**PROBLEM STATEMENT**
Copy every line of the listing exactly.

**EXCERPTED DATA**

===============

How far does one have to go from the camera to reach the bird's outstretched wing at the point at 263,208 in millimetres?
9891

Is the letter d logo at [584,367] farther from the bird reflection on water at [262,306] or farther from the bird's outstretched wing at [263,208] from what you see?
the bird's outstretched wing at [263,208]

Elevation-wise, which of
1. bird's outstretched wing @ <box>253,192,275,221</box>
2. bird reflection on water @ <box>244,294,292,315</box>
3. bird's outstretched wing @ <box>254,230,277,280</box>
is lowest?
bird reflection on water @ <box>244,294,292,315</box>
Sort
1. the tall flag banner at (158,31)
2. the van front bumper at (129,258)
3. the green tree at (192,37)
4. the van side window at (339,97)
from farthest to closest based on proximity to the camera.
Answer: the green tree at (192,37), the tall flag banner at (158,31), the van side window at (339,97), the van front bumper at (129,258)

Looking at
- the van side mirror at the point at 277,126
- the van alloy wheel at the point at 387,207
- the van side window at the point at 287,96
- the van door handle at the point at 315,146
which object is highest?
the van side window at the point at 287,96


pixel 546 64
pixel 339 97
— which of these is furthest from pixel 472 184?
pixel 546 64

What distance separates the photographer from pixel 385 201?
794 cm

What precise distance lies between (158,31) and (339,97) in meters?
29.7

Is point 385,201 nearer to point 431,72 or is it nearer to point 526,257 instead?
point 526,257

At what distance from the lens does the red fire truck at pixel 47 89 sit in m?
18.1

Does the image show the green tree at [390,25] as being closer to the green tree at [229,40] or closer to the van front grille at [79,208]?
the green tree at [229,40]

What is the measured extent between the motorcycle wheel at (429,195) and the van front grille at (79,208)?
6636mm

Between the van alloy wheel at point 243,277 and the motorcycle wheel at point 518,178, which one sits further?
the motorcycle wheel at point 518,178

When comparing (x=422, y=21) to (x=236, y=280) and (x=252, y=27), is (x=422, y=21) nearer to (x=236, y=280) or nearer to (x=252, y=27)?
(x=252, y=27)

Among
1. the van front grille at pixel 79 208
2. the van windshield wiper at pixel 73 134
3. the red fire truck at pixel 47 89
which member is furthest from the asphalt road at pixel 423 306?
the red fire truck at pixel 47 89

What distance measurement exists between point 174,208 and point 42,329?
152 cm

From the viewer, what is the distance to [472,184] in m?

===============

**OUTPUT BELOW**
How far does one have to go from the camera to reach the bird's outstretched wing at the point at 263,208 in millimetres?
9891

Is the letter d logo at [584,367] farther from the bird reflection on water at [262,306] or farther from the bird's outstretched wing at [263,208] from what you see?
the bird's outstretched wing at [263,208]

Elevation-wise, which of
1. bird's outstretched wing @ <box>253,192,275,221</box>
2. bird reflection on water @ <box>244,294,292,315</box>
3. bird's outstretched wing @ <box>254,230,277,280</box>
is lowest?
bird reflection on water @ <box>244,294,292,315</box>
Sort
1. the tall flag banner at (158,31)
2. the van front bumper at (129,258)
3. the green tree at (192,37)
4. the van side window at (339,97)
from farthest to closest based on proximity to the camera.
Answer: the green tree at (192,37), the tall flag banner at (158,31), the van side window at (339,97), the van front bumper at (129,258)

Looking at
- the van side mirror at the point at 277,126
- the van alloy wheel at the point at 387,207
- the van side window at the point at 287,96
- the van door handle at the point at 315,146
which object is highest?
the van side window at the point at 287,96


pixel 546 64
pixel 339 97
— which of these is furthest from pixel 472 184?
pixel 546 64

What distance separates the photographer from pixel 385 201?
794 cm

What precise distance lies between (158,31) and (339,97) in meters?
29.7

Is point 385,201 nearer to point 431,72 or is it nearer to point 526,257 instead?
point 526,257

At what distance from the lens does the red fire truck at pixel 47 89 sit in m?
18.1

Does the image show the green tree at [390,25] as being closer to the green tree at [229,40] or closer to the van front grille at [79,208]?
the green tree at [229,40]

What is the measured extent between the motorcycle wheel at (429,195) and the van front grille at (79,208)?
6636mm

Between the van alloy wheel at point 243,277 and the motorcycle wheel at point 518,178, which one sits further?
the motorcycle wheel at point 518,178

When comparing (x=422, y=21) to (x=236, y=280) and (x=252, y=27), is (x=422, y=21) nearer to (x=236, y=280) or nearer to (x=252, y=27)?
(x=252, y=27)

Among
1. the van front grille at pixel 79 208
2. the van windshield wiper at pixel 73 134
3. the red fire truck at pixel 47 89
which member is furthest from the asphalt road at pixel 423 306?
the red fire truck at pixel 47 89

What distance measurement exists between point 174,208 and point 42,329?
152 cm

From the viewer, what is the distance to [472,184] in m?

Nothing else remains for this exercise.